I dream of a day when our differences no longer define us. I’m not naive enough to even dream that our differences would evaporate in a sudden surge of national goodwill. But rather than let those differences dictate irreparable fragmentation, it would be nice if we could acknowledge those differences in a rational way and search for real solutions. To do that, though, we’ll have to set aside the anger and fear. We’ll have to identify, acknowledge and firmly assign to the back shelves of history those who would espouse the outrageous and appalling.

How? How do we do that?

We embrace what we have in common.

From my perspective as the father of two young boys, I can almost always find common ground with my fellow parents.

Mitt and Ann Romney have Tagg, Matt, Josh, Ben and Craig.

Barack and Michelle Obama have Malia and Sasha.

MomScribe and I have our Bird and Mouse.

We all know what it was like to bring our children into the world. We all have experienced the awesome sense of responsibility that comes with parenthood. We all want what’s best for our kids. We all hope this nation, and this world, is a place where our kids can thrive and live the lives they choose to live with dignity and purpose.

Yes, politics, religion, money, geography, ethnicity, ignorance and social mores divide us. Parenthood doesn’t necessarily change that. What it does, though, is give us a palpable set of shared reference points. Parenthood crystallizes – or should crystallize – our priorities.

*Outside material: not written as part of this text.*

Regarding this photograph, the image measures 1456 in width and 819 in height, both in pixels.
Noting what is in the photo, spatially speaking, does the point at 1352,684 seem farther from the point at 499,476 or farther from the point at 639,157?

I’m absolutely aware that even the definition of parenthood is an emotionally charged political issue these days. I’m not saying an adoptive same-sex couple of dads in Massachusetts have experienced precisely what MomScribe and I have experienced, or that the evangelical Christian mother and father of 12 in Wyoming would, could or should bring up their kids the way we are bringing up ours. Nor am I saying that becoming a parent makes someone a good person capable of rational thought. There are outliers in every group. For example, I fear for the children who attend Westboro Baptist Church, whose elders clearly occupy what passes for the political and religious fringe at this stage in our history. Nor am I saying that politicians should use their children as a political poultice to artificially smooth over their differences. The world is cynical enough without some disingenuous candidate using his or her children as a political prop.

What I am saying is that there is so much that threatens to tear us apart as a society, but there are things we share, too, and it is important to remember that. I share the state of parenthood with millions, and I’d like to think the overwhelming majority of parents in this country want what’s right for their kids.

So, yeah. I think it would be much more difficult to dehumanize the “other” if parents everywhere, of every political persuasion, of every ethnicity, of every religion, of every tax bracket, really thought about what it means to love and raise a child or children – and remembered that even the “other,” at a deep, foundational level, shares that feeling.

I love my kids. Don’t you love yours? OK, then. Let’s talk.